At nearly $4.2 billion dollars, Markell’s final spending plan is the first in state history to top four billion dollars.
Delaware Governor Jack Markell delivered his eighth and final budget to state lawmakers Thursday afternoon. His $4.17 billion spending plan is an increase of 5.24 percent over the current budget.
Despite that increase, Markell says his administration has held growth in check over the past eight years. When adjusted for inflation and population growth, Markell’s budgets shrunk by .37 percent on average. Unadjusted, Markell’s budgets have grown by an average of 2.79 percent.
Last year, Markell lamented that he was presenting a “very difficult budget.” This year, however, thanks to a more robust revenue report from the most recent Delaware Economic and Financial Advisory Council, Markell gave no such caveat.
Skyrocketing health care costs
The main source of spending in Markell’s FY 2017 budget is on health care costs for state workers.
Since just last year, health care expenses are up $47 million – and that number will continue to rise. Markell’s proposal showed that state workers’ health care costs are projected to surpass a billion dollars by 2020.
To curb those skyrocketing health costs, Markell’s budget calls for an increase in state workers’ contributions to monthly premiums. Depending on the health care plan, state workers will see monthly premiums increase anywhere from $1.98 to $19.48 per month. Additionally, the state will increase its contribution to monthly premiums. The monthly cost to the state will go up anywhere from $47.65 to $127.48 per worker.
But even that is not enough to curb costs. Under Markell’s plan, starting in 2017 new employees would no longer be able to enroll in the state’s HMO or PPO health plans. Instead, the new workers would be forced into a Health Savings Account. “If we don’t make these kinds of changes, we are going to have significant challenges going forward,” Markell said.
Delaware State Budge Director Ann Visalli said moving new hires to the HSA will help make them better consumers of the least expensive and most effective health care options. “Making employees better consumers is not just about how much health care they consume, but also the type of health care they consume,” Visalli said.
The state would provide single workers with $1,000 in the HSA, while workers with family plans would get $2,000. Single workers would have a $2,000 deductible, while those with family plans would have a $4,000 deductible.
While state workers are being asked to pay more for health care, Markell’s budget also sets aside $18 million for a general salary increase for all workers. Employees would get a raise of $500 or 1 percent of their salary, whichever is greater.

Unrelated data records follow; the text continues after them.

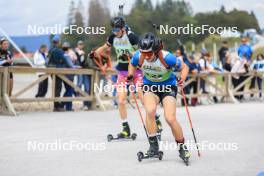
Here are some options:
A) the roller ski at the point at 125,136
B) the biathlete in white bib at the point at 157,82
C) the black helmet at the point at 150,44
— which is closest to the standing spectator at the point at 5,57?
the roller ski at the point at 125,136

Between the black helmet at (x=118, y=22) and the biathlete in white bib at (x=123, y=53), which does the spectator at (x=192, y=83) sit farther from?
the black helmet at (x=118, y=22)

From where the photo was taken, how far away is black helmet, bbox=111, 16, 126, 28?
10.6 metres

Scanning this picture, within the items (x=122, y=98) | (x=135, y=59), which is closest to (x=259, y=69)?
(x=122, y=98)

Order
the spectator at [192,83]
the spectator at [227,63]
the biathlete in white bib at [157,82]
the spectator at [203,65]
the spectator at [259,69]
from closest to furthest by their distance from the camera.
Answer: the biathlete in white bib at [157,82], the spectator at [192,83], the spectator at [203,65], the spectator at [227,63], the spectator at [259,69]

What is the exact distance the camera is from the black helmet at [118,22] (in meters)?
10.6

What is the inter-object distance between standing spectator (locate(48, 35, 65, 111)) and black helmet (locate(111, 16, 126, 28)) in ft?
19.8

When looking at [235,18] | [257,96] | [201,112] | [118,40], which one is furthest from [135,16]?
[118,40]

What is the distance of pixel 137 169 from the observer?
751cm

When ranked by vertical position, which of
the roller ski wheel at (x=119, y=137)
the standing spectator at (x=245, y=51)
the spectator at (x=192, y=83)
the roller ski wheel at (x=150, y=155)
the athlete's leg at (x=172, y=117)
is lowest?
the roller ski wheel at (x=150, y=155)

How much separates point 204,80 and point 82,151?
41.0ft

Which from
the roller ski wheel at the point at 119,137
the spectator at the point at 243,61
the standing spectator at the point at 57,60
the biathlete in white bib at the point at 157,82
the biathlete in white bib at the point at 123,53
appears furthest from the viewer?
the spectator at the point at 243,61

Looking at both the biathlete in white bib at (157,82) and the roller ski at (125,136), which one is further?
the roller ski at (125,136)

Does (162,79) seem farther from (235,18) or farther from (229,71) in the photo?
(235,18)

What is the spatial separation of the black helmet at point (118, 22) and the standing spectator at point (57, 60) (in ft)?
19.8
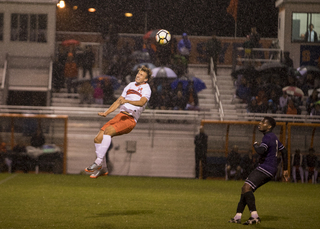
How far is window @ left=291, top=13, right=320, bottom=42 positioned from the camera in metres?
23.8

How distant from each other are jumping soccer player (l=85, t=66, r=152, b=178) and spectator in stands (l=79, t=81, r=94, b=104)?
1166cm

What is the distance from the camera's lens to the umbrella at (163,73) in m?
19.0

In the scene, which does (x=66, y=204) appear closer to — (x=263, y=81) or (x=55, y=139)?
(x=55, y=139)

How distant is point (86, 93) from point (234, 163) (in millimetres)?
7174

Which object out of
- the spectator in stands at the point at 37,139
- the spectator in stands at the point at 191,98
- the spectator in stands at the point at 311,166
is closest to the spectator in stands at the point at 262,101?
the spectator in stands at the point at 191,98

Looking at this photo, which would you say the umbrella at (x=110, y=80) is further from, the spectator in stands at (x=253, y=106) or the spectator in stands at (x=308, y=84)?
the spectator in stands at (x=308, y=84)

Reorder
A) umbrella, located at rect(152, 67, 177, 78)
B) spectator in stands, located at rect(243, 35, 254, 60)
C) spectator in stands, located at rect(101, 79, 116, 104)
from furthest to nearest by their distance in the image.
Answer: spectator in stands, located at rect(243, 35, 254, 60) → spectator in stands, located at rect(101, 79, 116, 104) → umbrella, located at rect(152, 67, 177, 78)

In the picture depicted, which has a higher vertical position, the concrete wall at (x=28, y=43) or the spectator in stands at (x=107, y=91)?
the concrete wall at (x=28, y=43)

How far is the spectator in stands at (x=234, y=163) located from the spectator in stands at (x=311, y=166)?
7.48ft

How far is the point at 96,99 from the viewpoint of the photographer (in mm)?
19484

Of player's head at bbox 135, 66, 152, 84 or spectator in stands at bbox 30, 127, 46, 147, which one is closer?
player's head at bbox 135, 66, 152, 84

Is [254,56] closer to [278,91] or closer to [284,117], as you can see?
[278,91]

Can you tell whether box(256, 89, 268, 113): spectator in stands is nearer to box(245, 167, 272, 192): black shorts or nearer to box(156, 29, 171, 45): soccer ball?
box(156, 29, 171, 45): soccer ball

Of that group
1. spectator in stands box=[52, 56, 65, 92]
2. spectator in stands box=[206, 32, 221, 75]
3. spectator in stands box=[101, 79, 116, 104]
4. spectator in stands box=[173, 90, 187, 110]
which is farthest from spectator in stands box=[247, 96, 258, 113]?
spectator in stands box=[52, 56, 65, 92]
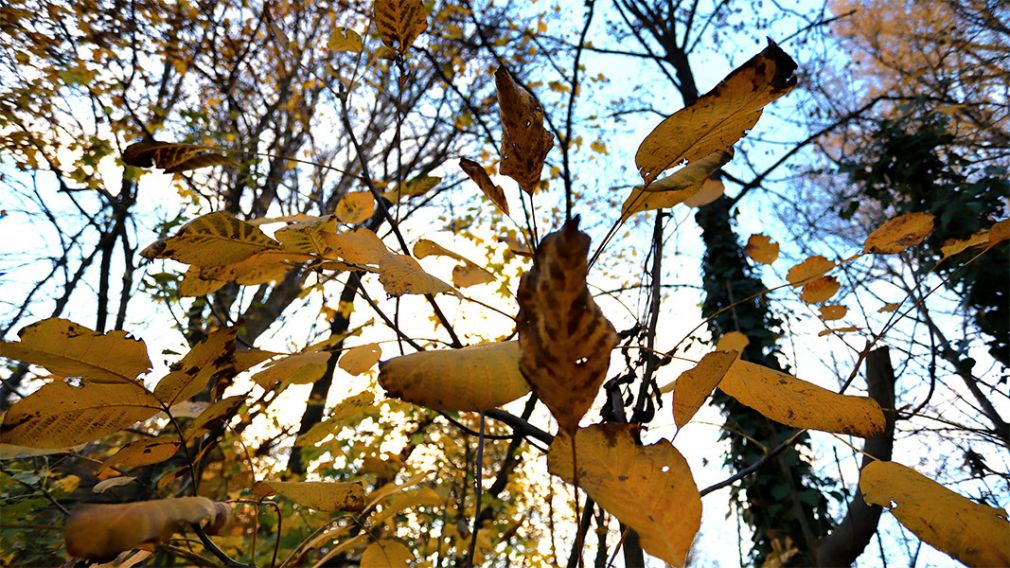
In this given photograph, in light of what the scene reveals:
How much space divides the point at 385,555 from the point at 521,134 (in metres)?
0.45

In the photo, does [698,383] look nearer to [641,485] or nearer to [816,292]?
[641,485]

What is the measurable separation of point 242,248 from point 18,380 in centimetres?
315

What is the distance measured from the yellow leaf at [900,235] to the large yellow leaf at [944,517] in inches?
9.2

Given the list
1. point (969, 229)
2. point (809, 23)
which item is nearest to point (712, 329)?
point (969, 229)

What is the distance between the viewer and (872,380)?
39.6 inches

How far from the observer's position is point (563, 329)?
0.21 metres

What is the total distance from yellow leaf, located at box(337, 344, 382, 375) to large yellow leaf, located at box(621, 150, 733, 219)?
323mm

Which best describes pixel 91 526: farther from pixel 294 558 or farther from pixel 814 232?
pixel 814 232

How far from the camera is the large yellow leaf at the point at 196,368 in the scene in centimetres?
Result: 39

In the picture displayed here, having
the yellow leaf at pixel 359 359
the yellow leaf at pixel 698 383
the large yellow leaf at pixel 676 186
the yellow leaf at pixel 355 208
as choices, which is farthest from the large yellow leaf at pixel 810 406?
the yellow leaf at pixel 355 208

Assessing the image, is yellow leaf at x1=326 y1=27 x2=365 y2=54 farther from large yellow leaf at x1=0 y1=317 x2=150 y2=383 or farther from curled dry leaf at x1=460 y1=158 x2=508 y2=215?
large yellow leaf at x1=0 y1=317 x2=150 y2=383

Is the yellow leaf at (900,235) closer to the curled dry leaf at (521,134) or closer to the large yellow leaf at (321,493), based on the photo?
the curled dry leaf at (521,134)

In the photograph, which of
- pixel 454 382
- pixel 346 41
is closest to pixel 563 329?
pixel 454 382

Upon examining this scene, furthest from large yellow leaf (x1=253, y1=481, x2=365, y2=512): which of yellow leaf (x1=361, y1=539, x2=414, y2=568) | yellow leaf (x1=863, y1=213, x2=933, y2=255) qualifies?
yellow leaf (x1=863, y1=213, x2=933, y2=255)
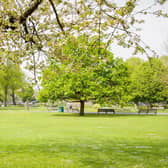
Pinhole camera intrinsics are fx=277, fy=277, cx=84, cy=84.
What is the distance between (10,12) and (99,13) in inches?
142

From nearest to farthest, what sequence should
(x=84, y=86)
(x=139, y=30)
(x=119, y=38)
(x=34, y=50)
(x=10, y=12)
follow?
1. (x=139, y=30)
2. (x=119, y=38)
3. (x=10, y=12)
4. (x=34, y=50)
5. (x=84, y=86)

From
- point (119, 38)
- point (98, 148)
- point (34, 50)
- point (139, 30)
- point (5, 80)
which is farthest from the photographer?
point (5, 80)

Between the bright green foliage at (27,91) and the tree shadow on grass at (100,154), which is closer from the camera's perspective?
the tree shadow on grass at (100,154)

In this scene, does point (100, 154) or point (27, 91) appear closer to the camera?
point (100, 154)

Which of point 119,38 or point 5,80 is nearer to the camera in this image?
point 119,38

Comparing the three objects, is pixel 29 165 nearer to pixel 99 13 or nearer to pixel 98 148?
pixel 98 148

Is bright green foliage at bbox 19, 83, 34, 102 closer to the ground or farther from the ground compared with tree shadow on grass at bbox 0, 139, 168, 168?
farther from the ground

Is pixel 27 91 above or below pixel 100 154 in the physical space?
above

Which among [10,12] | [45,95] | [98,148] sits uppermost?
[10,12]

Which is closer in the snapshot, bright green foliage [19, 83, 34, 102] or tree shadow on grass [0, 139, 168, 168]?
tree shadow on grass [0, 139, 168, 168]

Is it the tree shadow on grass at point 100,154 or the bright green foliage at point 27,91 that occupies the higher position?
the bright green foliage at point 27,91

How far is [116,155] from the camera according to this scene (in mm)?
9961

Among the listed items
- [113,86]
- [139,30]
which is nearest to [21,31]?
[139,30]

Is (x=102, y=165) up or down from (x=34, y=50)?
down
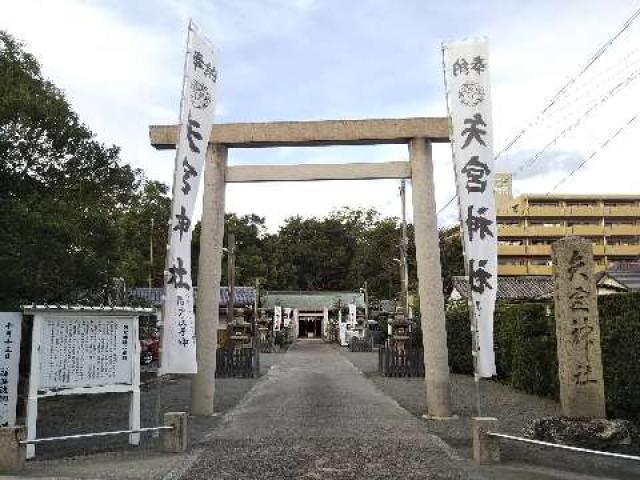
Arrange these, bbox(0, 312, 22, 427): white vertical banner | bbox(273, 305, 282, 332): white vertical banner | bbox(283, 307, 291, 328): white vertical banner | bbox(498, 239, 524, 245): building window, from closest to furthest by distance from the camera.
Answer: bbox(0, 312, 22, 427): white vertical banner
bbox(273, 305, 282, 332): white vertical banner
bbox(283, 307, 291, 328): white vertical banner
bbox(498, 239, 524, 245): building window

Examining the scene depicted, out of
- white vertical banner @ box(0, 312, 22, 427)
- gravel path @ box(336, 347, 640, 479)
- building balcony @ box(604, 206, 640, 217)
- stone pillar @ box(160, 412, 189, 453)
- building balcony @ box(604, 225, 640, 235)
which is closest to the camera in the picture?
gravel path @ box(336, 347, 640, 479)

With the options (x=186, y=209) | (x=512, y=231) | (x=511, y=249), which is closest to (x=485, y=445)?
(x=186, y=209)

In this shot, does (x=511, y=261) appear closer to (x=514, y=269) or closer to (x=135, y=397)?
(x=514, y=269)

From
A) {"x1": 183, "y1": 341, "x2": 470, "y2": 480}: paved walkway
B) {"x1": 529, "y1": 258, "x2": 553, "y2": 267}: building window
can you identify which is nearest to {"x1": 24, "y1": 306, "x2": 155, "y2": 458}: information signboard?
{"x1": 183, "y1": 341, "x2": 470, "y2": 480}: paved walkway

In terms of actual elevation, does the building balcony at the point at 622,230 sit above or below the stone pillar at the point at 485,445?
above

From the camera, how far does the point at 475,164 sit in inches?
305

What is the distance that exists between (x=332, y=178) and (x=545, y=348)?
615cm

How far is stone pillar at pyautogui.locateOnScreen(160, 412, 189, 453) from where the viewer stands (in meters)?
6.81

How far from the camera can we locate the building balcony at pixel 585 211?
57.8 m

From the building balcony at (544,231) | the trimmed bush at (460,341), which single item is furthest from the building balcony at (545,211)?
the trimmed bush at (460,341)

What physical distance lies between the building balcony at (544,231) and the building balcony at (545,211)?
1.47m

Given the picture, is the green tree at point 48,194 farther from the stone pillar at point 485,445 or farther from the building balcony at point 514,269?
the building balcony at point 514,269

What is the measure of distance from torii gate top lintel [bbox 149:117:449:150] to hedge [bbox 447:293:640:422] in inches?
158

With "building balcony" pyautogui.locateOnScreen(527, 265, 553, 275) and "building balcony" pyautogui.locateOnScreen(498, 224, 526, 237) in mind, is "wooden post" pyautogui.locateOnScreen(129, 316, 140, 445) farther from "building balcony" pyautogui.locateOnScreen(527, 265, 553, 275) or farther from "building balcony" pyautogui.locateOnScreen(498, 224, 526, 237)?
"building balcony" pyautogui.locateOnScreen(498, 224, 526, 237)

In an effort to make Delaware more competitive, the proposed budget also calls for spending $3 million to increase pay for starting teacher salaries.
Markell said neighboring states all pay first-year teachers better than Delaware, and that makes it more difficult to recruit top teaching talent. Another $1 million would provide additional pay for a pilot teacher-leader program to allow teachers to earn more and still stay in the classroom.
The budget also sets aside $6 million to implement recommendations from the Wilmington Education Improvement Commission. $4 million of which would help low income students in the Red Clay School District, the other $2 million would establish the Wilmington Redistricting Fund to support continued transition.
“One of the areas I believe we can make more progress is for the underserved children in Wilmington,” Markell said. “I agree with the conclussion reached by the Wilmington Education Improvement Commission and others that we really do need to redraw district lines…Those changes have to paired with additional resources for our low income students.”
Some lawmakers have been skittish about supporting the WEIC recommendations because of the costs, and Markell is hopeful that including this item in the budget will alleviate those fears.
Other budget allocations
Body cameras have been a hot topic in the past year, Markell said, that’s why he’s calling for $500,000 to purchase body cameras for the Delaware State Police. Some of that money will also be set aside to help the attorney general’s office review the camera recordings.
To make room for some of the new expenses, Markell is proposing to cut funding for both Open Space and Farmland Preservation by $7 million. The state’s Energy Efficiency Fund would also be cut by $5 million.
In addition to proposals for the operating budget, Markell detailed plans for the capital budget to fund construction projects and other improvements throughout the state.
Some of the highlights include the following:
$8.5 million to promote construction in Downtown Development Districts
$15.8 million for infrastructure improvements at the Diamond State Port Corp.
$3.1 million for the Wilmington Riverfront Development Corporation
$75.7 million for school construction costs
$18 million for projects at Delaware State, University of Delaware, and Delaware Tech
$10.7 million for libraries including Duck Creek, Selbyville, Route 9/13 and Harrington
$6 million for Delaware State Housing Authority’s Housing Development Fund
$3 million for trails and pathways statewide
$6.3 million to upgrade the state’s emergency 800 MHz radio system
$1.3 million for renovations at the Delaware Nat. Guard’s Bethany Beach site.
State lawmakers have until the end of June to approve a spending plan for Fiscal Year 2017 which starts on July 1, 2016.